厚木・南青山|子育て・家族関係・教育に関するカウンセリングとカウンセラー育成

IMカウンセリング心理学研究所

Blog

子育て②『子どもは全身全霊を捧げて、一人の男を父親に一人の女を母親に育て上げる』

投稿日:

子育て②『子どもは全身全霊を捧げて、一人の男を父親に一人の女を母親に育て上げる』

私がこの言葉に出会ったのは、いつだったのか定かではありませんが、子育て真っただ中の、30数年前だったと思います。

残念なことに、その当時の私は、この言葉が意味することには気にも留めずに、仕事に邁進していた一人の女性でした。

それから10年程して、市の教育情報紙の編集をする機会があり、この言葉を引用したところ、上司からカットされたことを思い出します。『全身全霊』という言葉への誤った解釈があったのでは?と推測されます。

『全身全霊』が意味することは、「その人に備わっている体力と精神力のすべて」と、三省堂 新明解四字熟語辞典にはあります。

競技スポーツをやっていた私としては、よく理解できる言葉でした。

タイトルの言葉を読めば読むほど、すごい事を言い当てている言葉だと思います。

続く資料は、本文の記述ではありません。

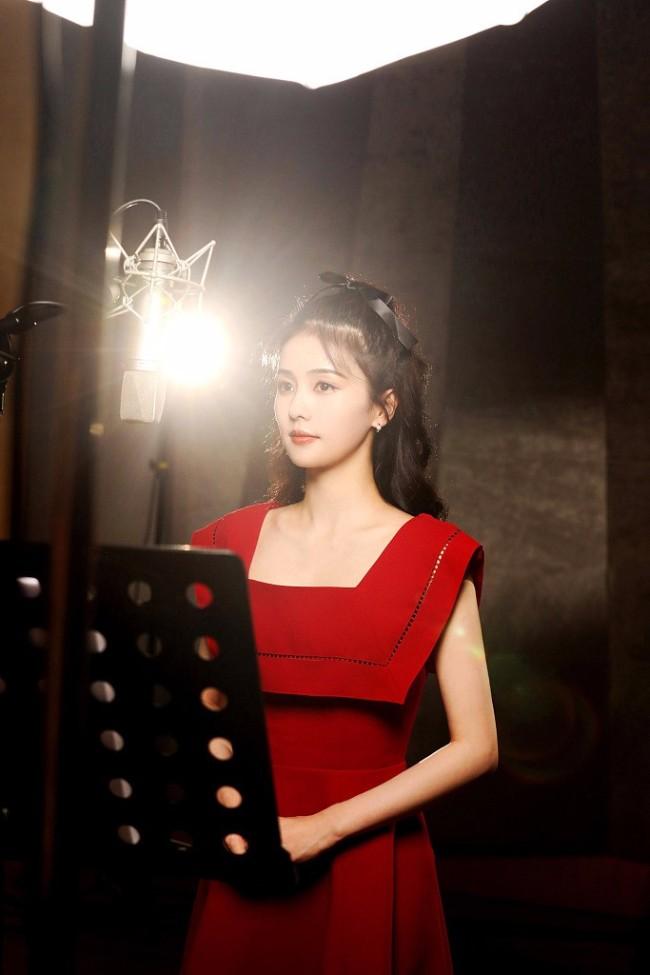 白鹿录音室花絮照 方领红裙搭法式编发甜美优雅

そう、みんな一人の女、一人の男にすぎなかったのですね。

月日は遡りますが、私が二人目の子どもである長男を出産して間もなく、転任した先の校長から、「皆さん、思い違いをするんですね。親というのは最初から親ではないんです。思春期の子どもを育てて、初めて親になるんですよ。」と言われた言葉を今でも思い出します。

自分の意のままに子どもを育てたなら、きっと思春期にまたはそれ以降に、子育てを考え直さなければならないことになる。という事への示唆でした。

子どもが小さい時は、誰もが精一杯、親としての責務を果たそうとします。

『もう、毎日が楽しくて!』と、言い切れる人は少ないのではないかと思います。諸々の事情(仕事・家族構成・経済状態・健康状態等)で余裕がない中での子育てや、自分と親との関係で、モデルとなるものを得られなかった中での子育てが行われているケースは少なくありません。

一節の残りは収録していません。